Caro Presidente, perché?

Perché deve esporre, la sua persona e il Paese tutto a simili umiliazioni?

Perché si ostina a rifugiarsi nell’illusione che si è costruito e rifiuta di affrontare la realtà?

Perché ha tralasciato ogni precauzione, affrettandosi a telefonare in questura per far immediatamente rilasciare la minorenne Ruby, spacciandola oltretutto come la nipote di Mubarak?

Perché la stessa Ruby le ha chiesto 5 milioni di euro per tacere?

Cosa voleva assolutamente nascondere agl’italiani?

Che si è inculato, più e più volte una minorenne?

Ah! Ah! Figuriamoci!

I suoi elettori avrebbero esultato a questa notizia. “Lo vedi? Guarda l’uomo forte, l’uomo virile, l’uomo affascinante, nonostante sia così basso e stempiato, oltretutto!”

Dopotutto è anche per questo che l’hanno votata e continuano a votarla, no?

Perché lei faccia tutte le schifezze che loro non hanno (ancora) il coraggio di fare e le faccia in pubblico, spesso vantandosene, in modo da sdoganare qualsiasi cosa.

Se chi dovrebbe dare l’esempio non accetta le regole, sfugge al confronto, incula le bimbette, pensa solo ai cazzi propri, allora tutti sono autorizzati a fare altrettanto.

Tutte merde, nessuna merda è sempre stato questo il gioco, no?

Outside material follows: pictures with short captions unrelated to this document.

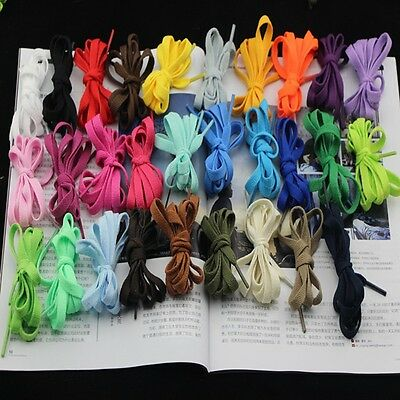 "Shoe laces 1.2m 120cm 47"" compatible with 6 eyelets low top Converse (UK stock)"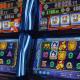 セガサミークリエイション、ビデオスロットゲーム「Fortune Tiles of Dragon」と「Moonlight Treasure」がマカオの大型カジノ施設で稼働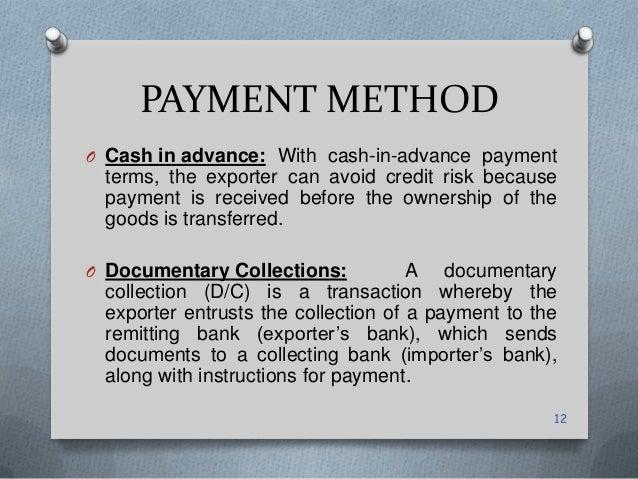 Cash x payday loans winnipeg photo 2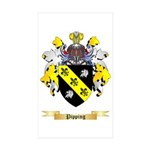 Pipping Sticker (Rectangle 10 pk)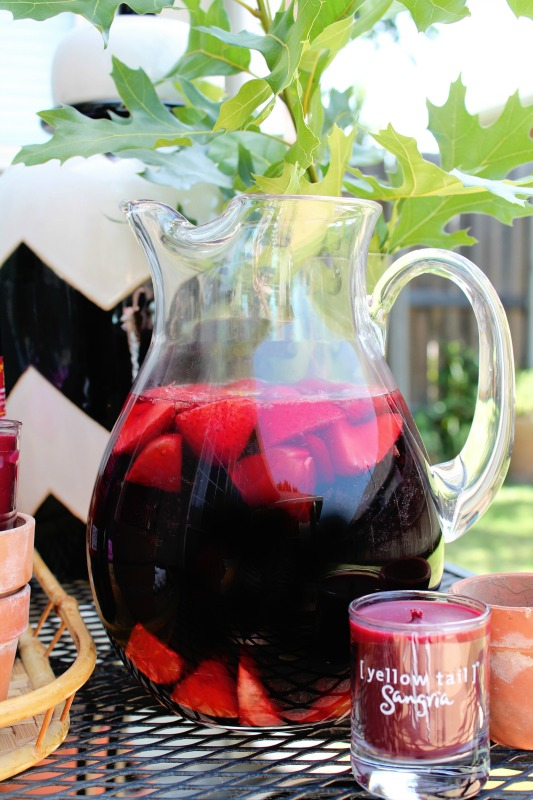 Yellow Tail Sangria in Pitcher with Fruit
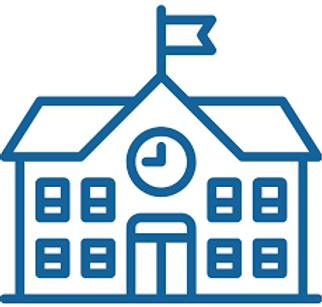 dallas top schools relocation realtor re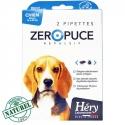 Pipette chien Zéro Puce 10 a 25kg Naturel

Perché allora tanta paura?

Dalle intercettazioni traspare il quadro desolante di un vecchio abbandonato ormai vittima dell’illusione che ha costruito, quella cioè di essere amato da tutti mentre invece quello che ha creato, con le sue televisioni e con la sua politica è un Paese popolato da gente senza qualità e senza dignità, ignoranti come tafàni, rancorosi e aggressivi il cui unico merito riconosciuto è di non vergognarsi a dare il culo (figuratamente e non) per il padrone, se questo può procurare loro una scorciatoia per un lauto compenso in denaro, incarichi prestigiosi, candidature e apparizioni televisive.

Il risultato è che si è ritrovato vittima di un mondo di avide troie arriviste (e non intendiamo certo solo quelle di sesso femminile) disposte a tutto pur di mantenere i privilegi a cui le ha abituate.

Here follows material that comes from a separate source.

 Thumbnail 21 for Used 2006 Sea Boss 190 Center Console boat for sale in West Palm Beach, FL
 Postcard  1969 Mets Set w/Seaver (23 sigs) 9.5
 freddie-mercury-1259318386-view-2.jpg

Quindi, Presidente, di fronte a questo quadro, perché tanta paura di quello che potrebbe dire “la nipote di Mubarak”?

Perché tanta paura delle intercettazioni?

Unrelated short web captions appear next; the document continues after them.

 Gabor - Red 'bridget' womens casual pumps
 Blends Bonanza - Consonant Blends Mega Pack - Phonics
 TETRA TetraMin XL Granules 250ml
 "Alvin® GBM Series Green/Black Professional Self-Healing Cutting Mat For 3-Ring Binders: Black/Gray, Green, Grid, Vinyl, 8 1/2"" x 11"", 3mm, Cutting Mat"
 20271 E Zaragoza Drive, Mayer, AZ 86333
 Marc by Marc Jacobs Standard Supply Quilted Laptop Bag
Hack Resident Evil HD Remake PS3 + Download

Forse perché da esse traspare il ritratto di un anziano puttaniere abbandonato da tutti che paga una ventina di giovani zoccole per poi intrattenerle cantando canzoni di Apicella e raccontando barzellette?

Ma, torniamo a ripetere, che bisogno ha di cantare e cercare di essere divertente? Forse perché così le sembra di tornare giovane, i bei tempi di quando cantante e animatore sulle navi da crociera, affascinava giovani spose per trombarle poi all’interno delle scialuppe di salvataggio, mentre il marito giocava al casinò?

Forse rimpiange ancora quegli anni?

Si figuri noi.

Ma no, non è questo il punto.

Il punto è che adesso lei è il miliardario più potente d’Italia, oltre che Presidente del Consiglio, che paga (o fa pagare da altri) truppe di bagasce perché passino la serata nella sua abitazione.

E il fatto di pagarle la rende padrone delle loro vite, dei loro orifizi e dei loro sfinteri. Non ha bisogno di conquistarle: sono pagate apposta, lo capisce?

Lei è il tronista di Maria DeFilippi e loro sono lì unicamente per lei… e per le telecamere.

E allora perché tutte quelle dichiarazioni sul fatto che nonostante tutte queste signorine discinte e pronte a tutto, lei si sia solo limitato a cantare e raccontare barzellette, senza neanche abboccarglielo un pochino?

Forse era questo che Ruby e le altre non dovevano dire?

Presidente, ci permetta, con il cuore in mano di darle un consiglio.

Chi non ha mai avuto un problema sessuale?

Capita a tutti, soprattutto alle persone anziane e piene di impegni e preoccupazioni, tanto più se operate alla prostata.

Sì, spesso siamo presi dal panico, dai sudorini freddi, dalla vergogna e non sappiamo come reagire.

E allora cominciamo con le scuse che, spesso, portano a situazioni più grottesche del trovarsi con il cazzo moscio davanti a una consigliere regionale vestita da infermiera..

“No, siamo qui solo per cantare le canzoni di Apicella”; “Sai, tesoro, ero preoccupato per l’Abruzzo”; “Accidenti, non riesco a evitare di pensare al pareggio con l’Udinese”; “No, non ce la faccio, dev’essere il vestito da poliziotta che mi ricorda i processi” etc…

Lo ammetta, Presidente, lo ammetta e troverà immediatamente tutto l’affetto e la solidarietà che in questi giorni le stanno venendo a mancare.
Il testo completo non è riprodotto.